Three men sat in a room, hunched over a table. One of the men had dark curly hair and a tight and shimmering purple shirt and another had cropped grey hair and an ugly green jacket. The final man had slicked back, dark hair, a high forehead, deep round eyes and breath-taking eyebrows. This final man spread his hands out.

"Well, boys welcome to show business. I can't wait to show you what I have going on out here in the big bad world." He grinned and cracked his gum. He leaned over, his fingers interlaced. "How would you like to begin with," he shuffled through a stack of scripts, "Hansel and Gretel?

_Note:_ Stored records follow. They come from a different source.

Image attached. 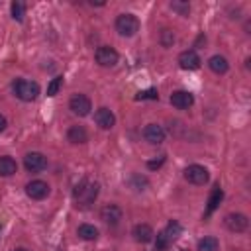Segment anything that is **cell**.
<instances>
[{
	"mask_svg": "<svg viewBox=\"0 0 251 251\" xmlns=\"http://www.w3.org/2000/svg\"><path fill=\"white\" fill-rule=\"evenodd\" d=\"M180 231H182V227H180L178 222H169L167 227H165L163 231L157 233V239H155V251H165V249H167V247L180 235Z\"/></svg>",
	"mask_w": 251,
	"mask_h": 251,
	"instance_id": "1",
	"label": "cell"
},
{
	"mask_svg": "<svg viewBox=\"0 0 251 251\" xmlns=\"http://www.w3.org/2000/svg\"><path fill=\"white\" fill-rule=\"evenodd\" d=\"M14 92H16V96H18L20 100H24V102H31V100H35L37 94H39V84L33 82V80L18 78V80L14 82Z\"/></svg>",
	"mask_w": 251,
	"mask_h": 251,
	"instance_id": "2",
	"label": "cell"
},
{
	"mask_svg": "<svg viewBox=\"0 0 251 251\" xmlns=\"http://www.w3.org/2000/svg\"><path fill=\"white\" fill-rule=\"evenodd\" d=\"M98 196V184L96 182H86L82 180L80 184H76L75 188V198L78 202V206H88L90 202H94Z\"/></svg>",
	"mask_w": 251,
	"mask_h": 251,
	"instance_id": "3",
	"label": "cell"
},
{
	"mask_svg": "<svg viewBox=\"0 0 251 251\" xmlns=\"http://www.w3.org/2000/svg\"><path fill=\"white\" fill-rule=\"evenodd\" d=\"M139 29V20L133 14H120L116 18V31L124 37H131L135 35Z\"/></svg>",
	"mask_w": 251,
	"mask_h": 251,
	"instance_id": "4",
	"label": "cell"
},
{
	"mask_svg": "<svg viewBox=\"0 0 251 251\" xmlns=\"http://www.w3.org/2000/svg\"><path fill=\"white\" fill-rule=\"evenodd\" d=\"M184 178H186L188 182L200 186V184H206V182H208L210 173H208V169L202 167V165H188V167L184 169Z\"/></svg>",
	"mask_w": 251,
	"mask_h": 251,
	"instance_id": "5",
	"label": "cell"
},
{
	"mask_svg": "<svg viewBox=\"0 0 251 251\" xmlns=\"http://www.w3.org/2000/svg\"><path fill=\"white\" fill-rule=\"evenodd\" d=\"M69 108L73 114L76 116H88L90 110H92V104H90V98L84 96V94H75L71 100H69Z\"/></svg>",
	"mask_w": 251,
	"mask_h": 251,
	"instance_id": "6",
	"label": "cell"
},
{
	"mask_svg": "<svg viewBox=\"0 0 251 251\" xmlns=\"http://www.w3.org/2000/svg\"><path fill=\"white\" fill-rule=\"evenodd\" d=\"M24 167H25V171H29V173H39V171H43V169L47 167V157H45L43 153L31 151V153H27V155L24 157Z\"/></svg>",
	"mask_w": 251,
	"mask_h": 251,
	"instance_id": "7",
	"label": "cell"
},
{
	"mask_svg": "<svg viewBox=\"0 0 251 251\" xmlns=\"http://www.w3.org/2000/svg\"><path fill=\"white\" fill-rule=\"evenodd\" d=\"M96 63L102 65V67H114L118 63V51L110 45H102L96 49Z\"/></svg>",
	"mask_w": 251,
	"mask_h": 251,
	"instance_id": "8",
	"label": "cell"
},
{
	"mask_svg": "<svg viewBox=\"0 0 251 251\" xmlns=\"http://www.w3.org/2000/svg\"><path fill=\"white\" fill-rule=\"evenodd\" d=\"M25 194L31 200H43L49 194V184L43 180H31L25 184Z\"/></svg>",
	"mask_w": 251,
	"mask_h": 251,
	"instance_id": "9",
	"label": "cell"
},
{
	"mask_svg": "<svg viewBox=\"0 0 251 251\" xmlns=\"http://www.w3.org/2000/svg\"><path fill=\"white\" fill-rule=\"evenodd\" d=\"M226 227L227 229H231V231H237V233H241V231H245L247 227H249V220H247V216L245 214H227L226 216Z\"/></svg>",
	"mask_w": 251,
	"mask_h": 251,
	"instance_id": "10",
	"label": "cell"
},
{
	"mask_svg": "<svg viewBox=\"0 0 251 251\" xmlns=\"http://www.w3.org/2000/svg\"><path fill=\"white\" fill-rule=\"evenodd\" d=\"M100 220L106 222V224H110V226H116L122 220V208L116 206V204H106L100 210Z\"/></svg>",
	"mask_w": 251,
	"mask_h": 251,
	"instance_id": "11",
	"label": "cell"
},
{
	"mask_svg": "<svg viewBox=\"0 0 251 251\" xmlns=\"http://www.w3.org/2000/svg\"><path fill=\"white\" fill-rule=\"evenodd\" d=\"M171 104L175 108H178V110H186V108H190L194 104V96L190 92H186V90H176V92L171 94Z\"/></svg>",
	"mask_w": 251,
	"mask_h": 251,
	"instance_id": "12",
	"label": "cell"
},
{
	"mask_svg": "<svg viewBox=\"0 0 251 251\" xmlns=\"http://www.w3.org/2000/svg\"><path fill=\"white\" fill-rule=\"evenodd\" d=\"M200 57L196 55V51H182L180 55H178V65H180V69H184V71H194V69H198L200 67Z\"/></svg>",
	"mask_w": 251,
	"mask_h": 251,
	"instance_id": "13",
	"label": "cell"
},
{
	"mask_svg": "<svg viewBox=\"0 0 251 251\" xmlns=\"http://www.w3.org/2000/svg\"><path fill=\"white\" fill-rule=\"evenodd\" d=\"M94 122H96L102 129H110V127H114V124H116V116H114V112L108 110V108H98L96 114H94Z\"/></svg>",
	"mask_w": 251,
	"mask_h": 251,
	"instance_id": "14",
	"label": "cell"
},
{
	"mask_svg": "<svg viewBox=\"0 0 251 251\" xmlns=\"http://www.w3.org/2000/svg\"><path fill=\"white\" fill-rule=\"evenodd\" d=\"M143 137H145V141H149L153 145H159L165 139V129L161 126H157V124H149L143 129Z\"/></svg>",
	"mask_w": 251,
	"mask_h": 251,
	"instance_id": "15",
	"label": "cell"
},
{
	"mask_svg": "<svg viewBox=\"0 0 251 251\" xmlns=\"http://www.w3.org/2000/svg\"><path fill=\"white\" fill-rule=\"evenodd\" d=\"M153 235L155 233H153L151 226H147V224H137L133 227V239L139 241V243H149L153 239Z\"/></svg>",
	"mask_w": 251,
	"mask_h": 251,
	"instance_id": "16",
	"label": "cell"
},
{
	"mask_svg": "<svg viewBox=\"0 0 251 251\" xmlns=\"http://www.w3.org/2000/svg\"><path fill=\"white\" fill-rule=\"evenodd\" d=\"M67 139L71 141V143H86V139H88V133H86V129L82 127V126H71L69 127V131H67Z\"/></svg>",
	"mask_w": 251,
	"mask_h": 251,
	"instance_id": "17",
	"label": "cell"
},
{
	"mask_svg": "<svg viewBox=\"0 0 251 251\" xmlns=\"http://www.w3.org/2000/svg\"><path fill=\"white\" fill-rule=\"evenodd\" d=\"M208 67H210L216 75H224L229 65H227V59H226V57H222V55H212V57L208 59Z\"/></svg>",
	"mask_w": 251,
	"mask_h": 251,
	"instance_id": "18",
	"label": "cell"
},
{
	"mask_svg": "<svg viewBox=\"0 0 251 251\" xmlns=\"http://www.w3.org/2000/svg\"><path fill=\"white\" fill-rule=\"evenodd\" d=\"M222 198H224V190L220 188V186H214V190H212V194H210V198H208V208H206V216H210L216 208H218V204L222 202Z\"/></svg>",
	"mask_w": 251,
	"mask_h": 251,
	"instance_id": "19",
	"label": "cell"
},
{
	"mask_svg": "<svg viewBox=\"0 0 251 251\" xmlns=\"http://www.w3.org/2000/svg\"><path fill=\"white\" fill-rule=\"evenodd\" d=\"M16 171H18V165H16V161H14L12 157H8V155L0 157V175H2V176H10V175H14Z\"/></svg>",
	"mask_w": 251,
	"mask_h": 251,
	"instance_id": "20",
	"label": "cell"
},
{
	"mask_svg": "<svg viewBox=\"0 0 251 251\" xmlns=\"http://www.w3.org/2000/svg\"><path fill=\"white\" fill-rule=\"evenodd\" d=\"M78 237L84 241H94L98 237V229L90 224H82V226H78Z\"/></svg>",
	"mask_w": 251,
	"mask_h": 251,
	"instance_id": "21",
	"label": "cell"
},
{
	"mask_svg": "<svg viewBox=\"0 0 251 251\" xmlns=\"http://www.w3.org/2000/svg\"><path fill=\"white\" fill-rule=\"evenodd\" d=\"M220 243L216 237H204L198 241V251H218Z\"/></svg>",
	"mask_w": 251,
	"mask_h": 251,
	"instance_id": "22",
	"label": "cell"
},
{
	"mask_svg": "<svg viewBox=\"0 0 251 251\" xmlns=\"http://www.w3.org/2000/svg\"><path fill=\"white\" fill-rule=\"evenodd\" d=\"M10 8H12V18L18 20V22H22L24 16H25V6H24L22 2H12Z\"/></svg>",
	"mask_w": 251,
	"mask_h": 251,
	"instance_id": "23",
	"label": "cell"
},
{
	"mask_svg": "<svg viewBox=\"0 0 251 251\" xmlns=\"http://www.w3.org/2000/svg\"><path fill=\"white\" fill-rule=\"evenodd\" d=\"M63 86V76H55L47 86V96H55Z\"/></svg>",
	"mask_w": 251,
	"mask_h": 251,
	"instance_id": "24",
	"label": "cell"
},
{
	"mask_svg": "<svg viewBox=\"0 0 251 251\" xmlns=\"http://www.w3.org/2000/svg\"><path fill=\"white\" fill-rule=\"evenodd\" d=\"M135 98H137V100H147V98L157 100V98H159V94H157V90H155V88H147V90H139Z\"/></svg>",
	"mask_w": 251,
	"mask_h": 251,
	"instance_id": "25",
	"label": "cell"
},
{
	"mask_svg": "<svg viewBox=\"0 0 251 251\" xmlns=\"http://www.w3.org/2000/svg\"><path fill=\"white\" fill-rule=\"evenodd\" d=\"M171 8H173V10H176L180 16H188V12H190V6H188L186 2H173V4H171Z\"/></svg>",
	"mask_w": 251,
	"mask_h": 251,
	"instance_id": "26",
	"label": "cell"
},
{
	"mask_svg": "<svg viewBox=\"0 0 251 251\" xmlns=\"http://www.w3.org/2000/svg\"><path fill=\"white\" fill-rule=\"evenodd\" d=\"M175 41V35H173V31H169V29H163V45L167 47V45H171Z\"/></svg>",
	"mask_w": 251,
	"mask_h": 251,
	"instance_id": "27",
	"label": "cell"
},
{
	"mask_svg": "<svg viewBox=\"0 0 251 251\" xmlns=\"http://www.w3.org/2000/svg\"><path fill=\"white\" fill-rule=\"evenodd\" d=\"M163 161H165V157H161V159H157V161H149V163H147V167H149V169H157V167H161V165H163Z\"/></svg>",
	"mask_w": 251,
	"mask_h": 251,
	"instance_id": "28",
	"label": "cell"
},
{
	"mask_svg": "<svg viewBox=\"0 0 251 251\" xmlns=\"http://www.w3.org/2000/svg\"><path fill=\"white\" fill-rule=\"evenodd\" d=\"M6 129V118L0 114V131H4Z\"/></svg>",
	"mask_w": 251,
	"mask_h": 251,
	"instance_id": "29",
	"label": "cell"
},
{
	"mask_svg": "<svg viewBox=\"0 0 251 251\" xmlns=\"http://www.w3.org/2000/svg\"><path fill=\"white\" fill-rule=\"evenodd\" d=\"M12 251H27V249H24V247H18V249H12Z\"/></svg>",
	"mask_w": 251,
	"mask_h": 251,
	"instance_id": "30",
	"label": "cell"
},
{
	"mask_svg": "<svg viewBox=\"0 0 251 251\" xmlns=\"http://www.w3.org/2000/svg\"><path fill=\"white\" fill-rule=\"evenodd\" d=\"M0 229H2V227H0Z\"/></svg>",
	"mask_w": 251,
	"mask_h": 251,
	"instance_id": "31",
	"label": "cell"
}]
</instances>
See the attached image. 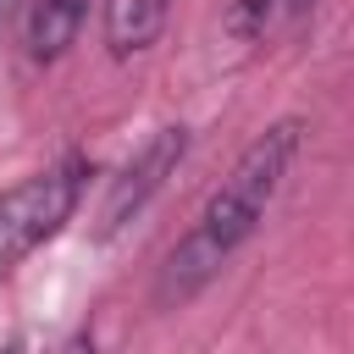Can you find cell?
I'll return each instance as SVG.
<instances>
[{
    "instance_id": "obj_1",
    "label": "cell",
    "mask_w": 354,
    "mask_h": 354,
    "mask_svg": "<svg viewBox=\"0 0 354 354\" xmlns=\"http://www.w3.org/2000/svg\"><path fill=\"white\" fill-rule=\"evenodd\" d=\"M299 138H304V122L299 116H277L271 127H260L249 138V149L232 160V171L221 177V188L205 199L199 221L177 238V249L166 254L160 266V282H155V299L160 304H188L243 243L249 232L266 221L293 155H299Z\"/></svg>"
},
{
    "instance_id": "obj_2",
    "label": "cell",
    "mask_w": 354,
    "mask_h": 354,
    "mask_svg": "<svg viewBox=\"0 0 354 354\" xmlns=\"http://www.w3.org/2000/svg\"><path fill=\"white\" fill-rule=\"evenodd\" d=\"M83 183H88V160L61 155L55 166H44V171H33V177H22L17 188L0 194V271L22 266L39 243H50L72 221Z\"/></svg>"
},
{
    "instance_id": "obj_3",
    "label": "cell",
    "mask_w": 354,
    "mask_h": 354,
    "mask_svg": "<svg viewBox=\"0 0 354 354\" xmlns=\"http://www.w3.org/2000/svg\"><path fill=\"white\" fill-rule=\"evenodd\" d=\"M183 155H188V127H155V133L144 138V149L111 177V194H105V205H100V238L122 232V227L166 188V177L183 166Z\"/></svg>"
},
{
    "instance_id": "obj_4",
    "label": "cell",
    "mask_w": 354,
    "mask_h": 354,
    "mask_svg": "<svg viewBox=\"0 0 354 354\" xmlns=\"http://www.w3.org/2000/svg\"><path fill=\"white\" fill-rule=\"evenodd\" d=\"M166 11H171V0H105V22H100L105 28V50L116 61L149 50L166 33Z\"/></svg>"
},
{
    "instance_id": "obj_5",
    "label": "cell",
    "mask_w": 354,
    "mask_h": 354,
    "mask_svg": "<svg viewBox=\"0 0 354 354\" xmlns=\"http://www.w3.org/2000/svg\"><path fill=\"white\" fill-rule=\"evenodd\" d=\"M88 6H94V0H28V28H22L28 55L44 61V66L61 61V55L72 50V39H77Z\"/></svg>"
},
{
    "instance_id": "obj_6",
    "label": "cell",
    "mask_w": 354,
    "mask_h": 354,
    "mask_svg": "<svg viewBox=\"0 0 354 354\" xmlns=\"http://www.w3.org/2000/svg\"><path fill=\"white\" fill-rule=\"evenodd\" d=\"M282 6H293V0H238V11H232V28H238V33H249V39H260Z\"/></svg>"
},
{
    "instance_id": "obj_7",
    "label": "cell",
    "mask_w": 354,
    "mask_h": 354,
    "mask_svg": "<svg viewBox=\"0 0 354 354\" xmlns=\"http://www.w3.org/2000/svg\"><path fill=\"white\" fill-rule=\"evenodd\" d=\"M17 6H22V0H0V28H6V17H11Z\"/></svg>"
}]
</instances>
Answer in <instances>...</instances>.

Classic children's tale you know. I love fairy tales." He looked up with a smile that neither of the "boys" trusted.

"I'm not well acquainted with it." Sherlock frowned.

"Well, we could give it a go I suppose. But, er, who's going to be Hansel and who's going to be Gretel?" John said. He was, of course, the man with the ugly jacket. Narrowing his eyes, Sherlock flipped through the script and threw it on the table.

"I'm certainly not going to play a little girl or her moronic brother. Can you imagine? Breadcrumbs? Biodegradable, considered food by at least half the woodland food chain, it's impossible. Give us another."

"Oooh, touchy I see. Well, maybe you have a point. However, I also have a point." Jim, The Spider, as he was known in showbiz, leaned back in his chair.

"What's your point?" John asked.

"You need money. I have a way for you to make money fast. I'm the man you need."

"You're not a man at all, you're a spider. At the center of a cinematic web pulling a thousand strings and knowing specifically how each one dances. You can do better than a washed up children's tale." Sherlock said, leaning forward. Jim laughed.

"Very good." He bugged out his eyes. "How about...The Saucer of Milk? It's a classic."

"I have history with that book." John nodded at it, rather uncomfortable, an elementary school looming before his eyes.

"I have an aversion to cats."

"Do you? I love cats. Oh well." He dropped The Saucer of Milk on the table. Brushing off his Westwood suit, he stood up and began pacing.

"Of course, you two realize that I won't be able to offer you anything but The Saucer of Milk?"

"What? That's outrageous." Sherlock leaped up. Jim put his hands in the air.

"Take it or leave it." He smiled.

"We'll take it." John said. Sherlock fumed.

"I knew you'd agree. See you later boys. You'll meet your co-star in a few moments." Jim walked out. He paused in the threshold. "Of course, you'll be reading everything cold on a teleprompter. But that's just how these things go. John, you're the saucer. Sherlock, you're the owner. Bye." He raised his eyebrows and left. Sherlock looked at John. What had they signed up for?

A few hours later, they were in the make-up room. Sherlock had an apron on, and they were giving him false eyelashes.

"He didn't tell me the owner was a woman." Sherlock glared at John, who had white powder on his face and was sitting in a large white inner-tube. "You look revolting."

"You too."

"Alright, get on set everyone, Mr. 'Olmes, Watson, everyone."

"Who's our costar?" No reply. John waddled out in his inner-tube and sat center stage. The cameras began rolling. He smiled.

"'There was once a small kitten, he fit in a mitten. And his, er, favorite drink in the world was milk'." Sherlock made his entrance, his face paler than John's, one of his eyelashes falling off.

"'And the kitten would purr and the kitten would stir that drink of the gods, soft as silk.' Revolting rhymes, what trash are they giving kids today." Sherlock spun around in a lanky circle. "'Oh, Mr. M., come to dinner, you're such a winner, we have milk for you to drink."

"'I vant to take it, you'll never make it, you two are dinner I think.'"

"Those aren't the words-" John waddled around in his inner-tube confused as a giant white fluffy cat appeared. It looked out with wide brown eyes. "Oh, God, Sherlock he's back. The cat's back." John and Sherlock bolted off-stage in their strange attire.

Needless to say the show was a smash hit, save for the few sensitive souls that it traumatized. They wanted to make a sequel titled Oranges, but they had to get replacement saucers and owners, and it just wasn't the same.